Der griechisch-türkische Bevölkerungsaustausch von 1923 war einer der bedeutendsten Bevölkerungsumsiedlungen des 20. Jahrhunderts. Er wurde als Teil des Vertrags von Lausanne nach Ende des Griechisch-Türkischen Krieges vereinbart und hatte weitreichende Auswirkungen auf die politische, soziale und kulturelle Landschaft beider Länder.
Geschichtlicher Kontext
Die Geschichte und der Ursprung des griechisch-türkischen Bevölkerungsaustauschs sind tief in ethnischen Spannungen und politischen Konflikten verwurzelt.
Seit der Unabhängigkeit Griechenlands im Jahr 1830 gab es in dieser Region immer wieder Konflikte und „Säuberungen“ zwischen ethnischen und religiösen Gruppen.
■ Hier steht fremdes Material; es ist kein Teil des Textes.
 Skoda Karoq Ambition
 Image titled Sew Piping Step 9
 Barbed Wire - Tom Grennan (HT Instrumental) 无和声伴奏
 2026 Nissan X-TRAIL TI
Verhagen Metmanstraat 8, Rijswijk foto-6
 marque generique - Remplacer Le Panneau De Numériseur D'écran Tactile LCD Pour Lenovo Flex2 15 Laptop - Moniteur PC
Diese Auseinandersetzungen wurden von verschiedenen europäischen Großmächten vorangetrieben und trafen damals vor allem die muslimischen Minderheiten. Zusätzlich verschärften der erste Balkankrieg von 1912 und der Erste Weltkrieg die Situation. Es kam zu gewaltsamen Auseinandersetzungen und Deportationen.
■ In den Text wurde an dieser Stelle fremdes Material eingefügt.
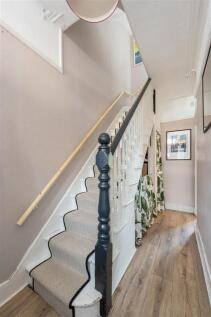 Millicent Road, E10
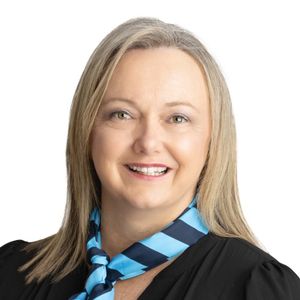 Kirstie Van Houtte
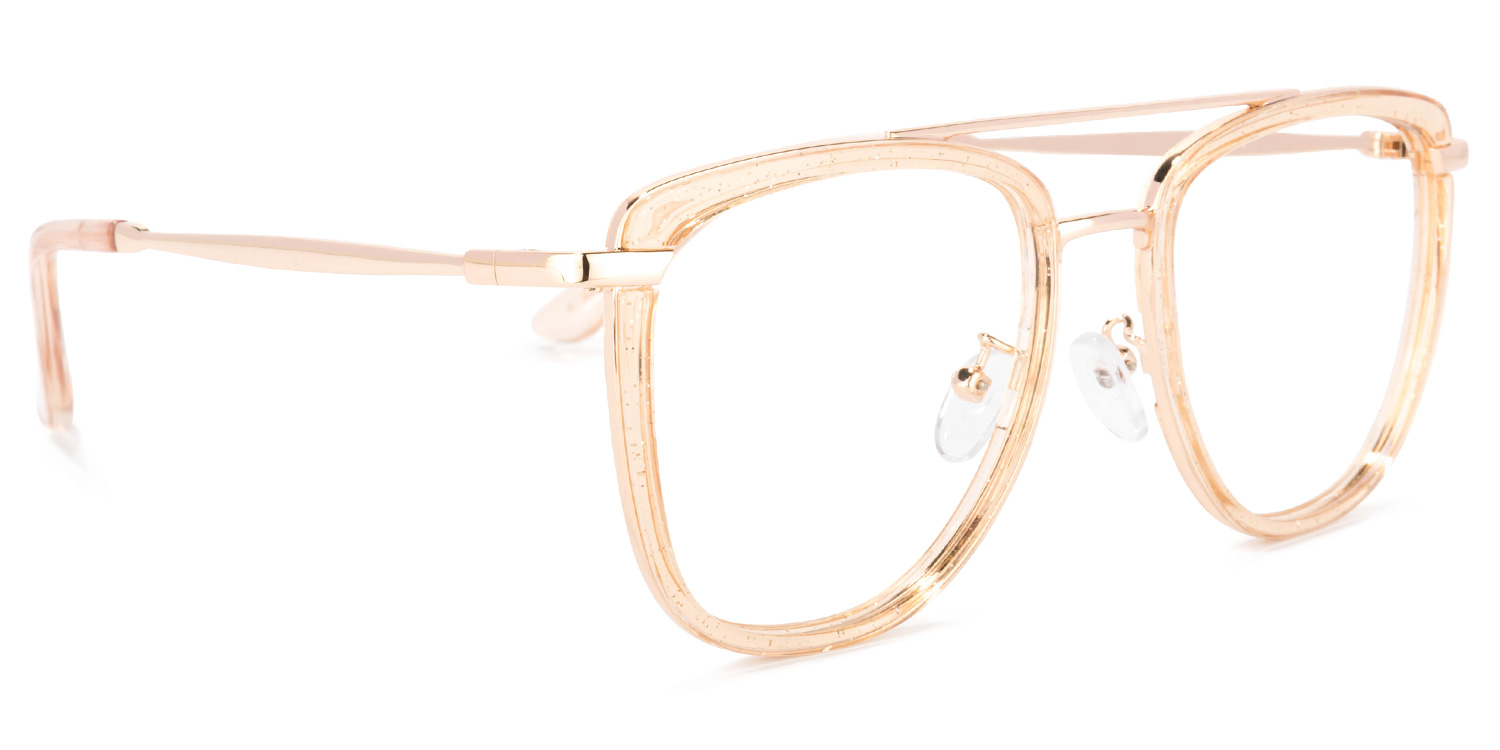 Sanders Aviator Champagne Glasses | ZEELOOL Canada2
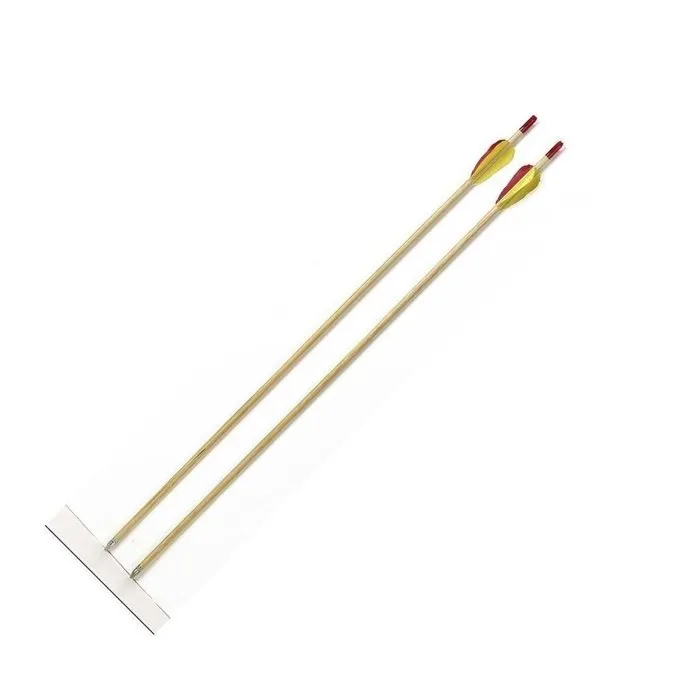 Komplet Bueskydning Sæt Til Børn, 93 Cm 2 Komplet Bueskydning Sæt Til Børn, 93 Cm - Billede 2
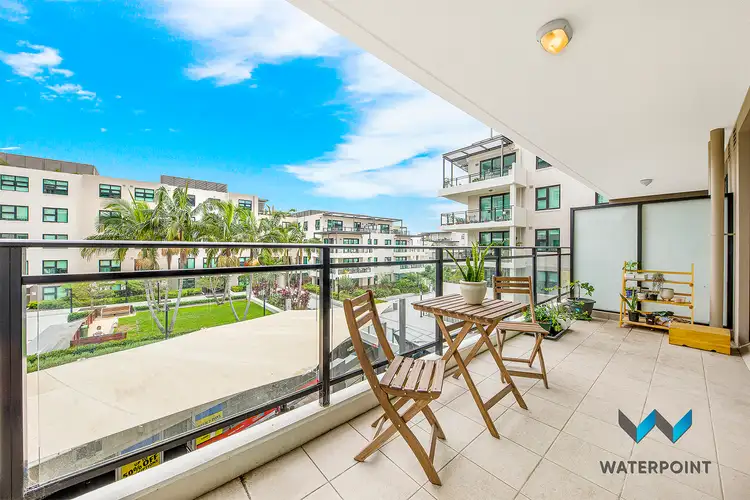 Main view of Homely apartment listing, 5/11 Bay Drive, Meadowbank NSW 2114
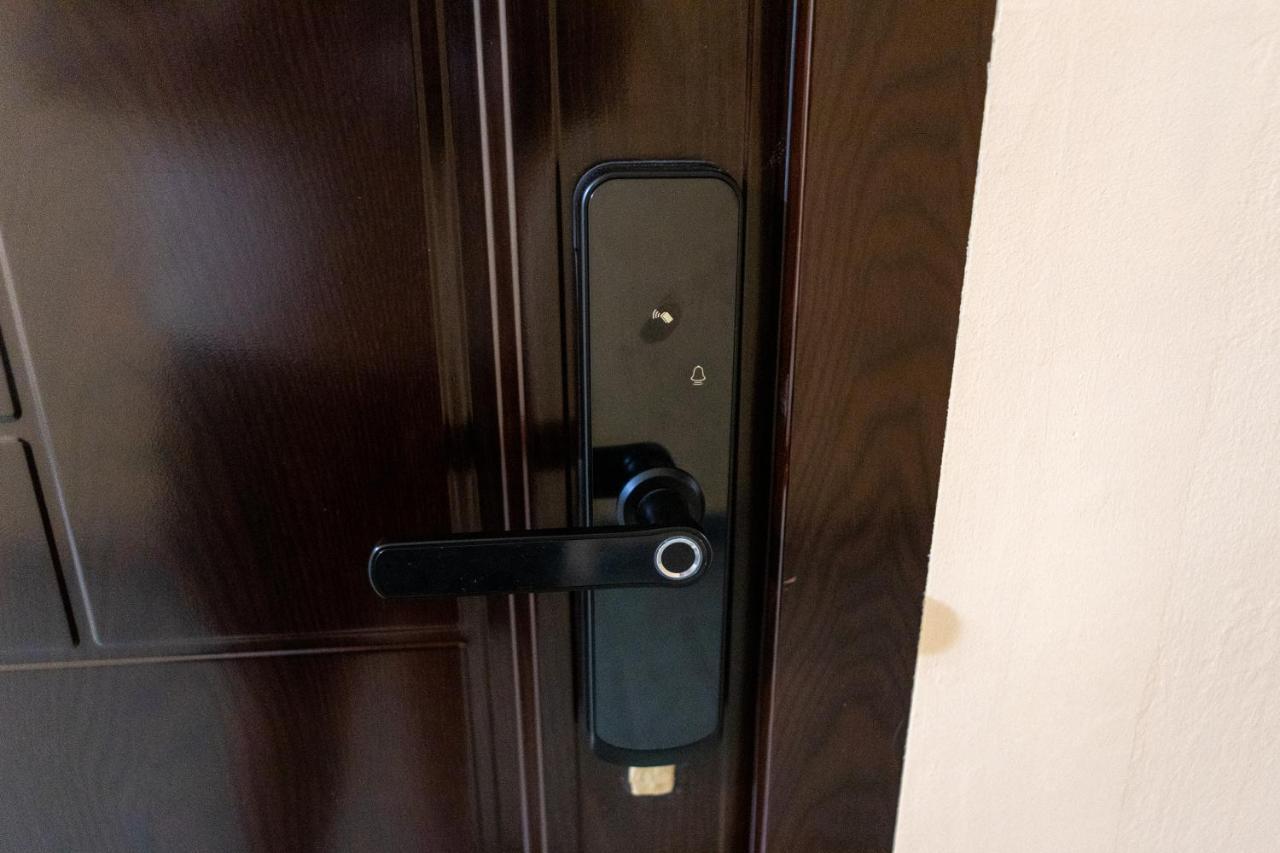 Lara Apartman Lejlighed Subotica Eksteriør billede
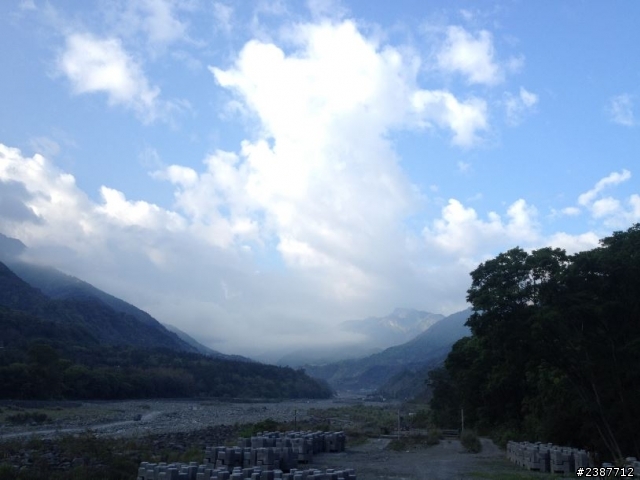 臺灣縱騎-中橫支線+中橫+合歡山+武嶺+新中橫+阿里山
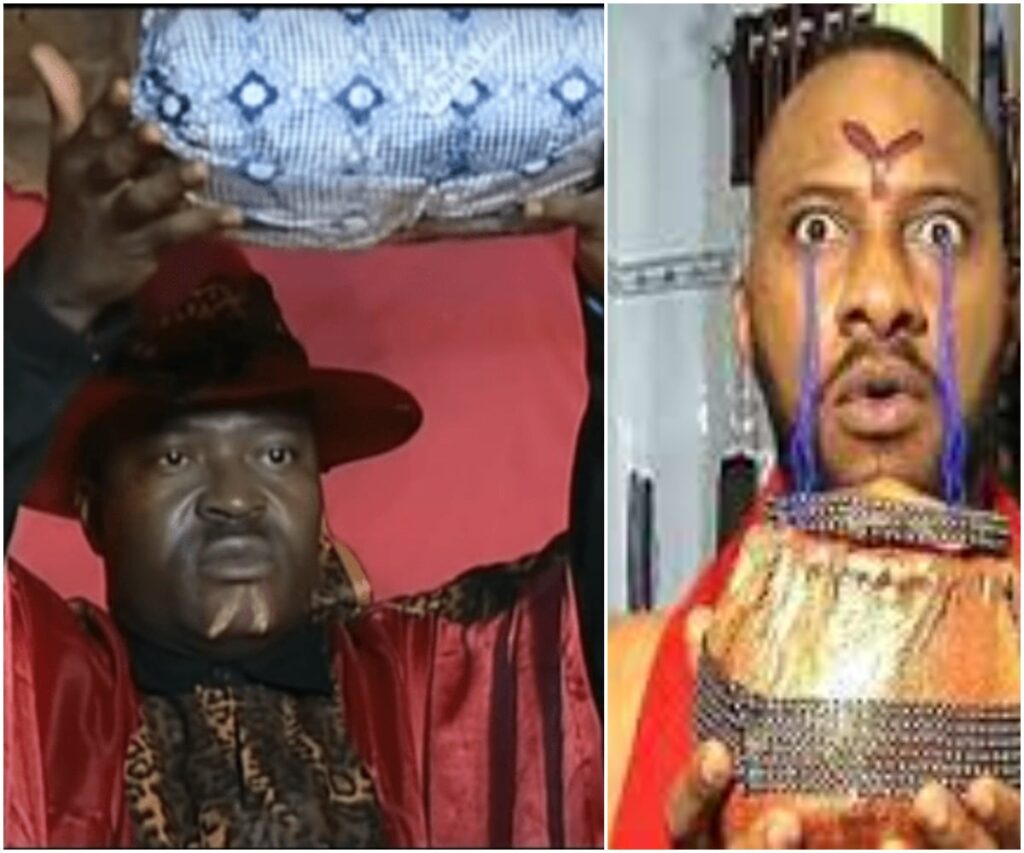 FG moves to ban debauchery, obscenity, ritual scenes in movies, music videos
Die Niederlage des Osmanischen Reiches und die Besetzung Smyrnas durch griechische Truppen führten zu einem weiteren Krieg, der ebenfalls zahlreiche Opfer brachte.
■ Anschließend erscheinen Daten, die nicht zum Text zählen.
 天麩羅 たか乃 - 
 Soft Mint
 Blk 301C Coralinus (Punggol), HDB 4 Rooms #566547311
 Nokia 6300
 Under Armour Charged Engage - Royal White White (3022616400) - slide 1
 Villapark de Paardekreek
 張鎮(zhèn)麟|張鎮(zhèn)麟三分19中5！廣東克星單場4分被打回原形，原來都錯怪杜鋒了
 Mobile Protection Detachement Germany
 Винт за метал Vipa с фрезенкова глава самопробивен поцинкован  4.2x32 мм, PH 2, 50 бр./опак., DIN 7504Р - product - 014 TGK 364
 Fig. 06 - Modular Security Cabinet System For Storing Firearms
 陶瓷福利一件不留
Nach dem Ende des Krieges und dem Sieg der Türkei unter Mustafa Kemal Atatürk wurden die Friedensverhandlungen in Lausanne eingeleitet. Einer der zentralen Punkte dieser Verhandlungen war ein Bevölkerungsaustausch, dessen Ziel die Förderung der ethnischen Homogenität in beiden Ländern war.
Eine freiwillige oder auch gewaltsame Trennung christlicher und muslimischer Bevölkerungen war bereits um 1900 in deutschen und britischen Diskursen theoretisch erörtert worden. Sie war also keine Erfindung von Türken oder Griechen.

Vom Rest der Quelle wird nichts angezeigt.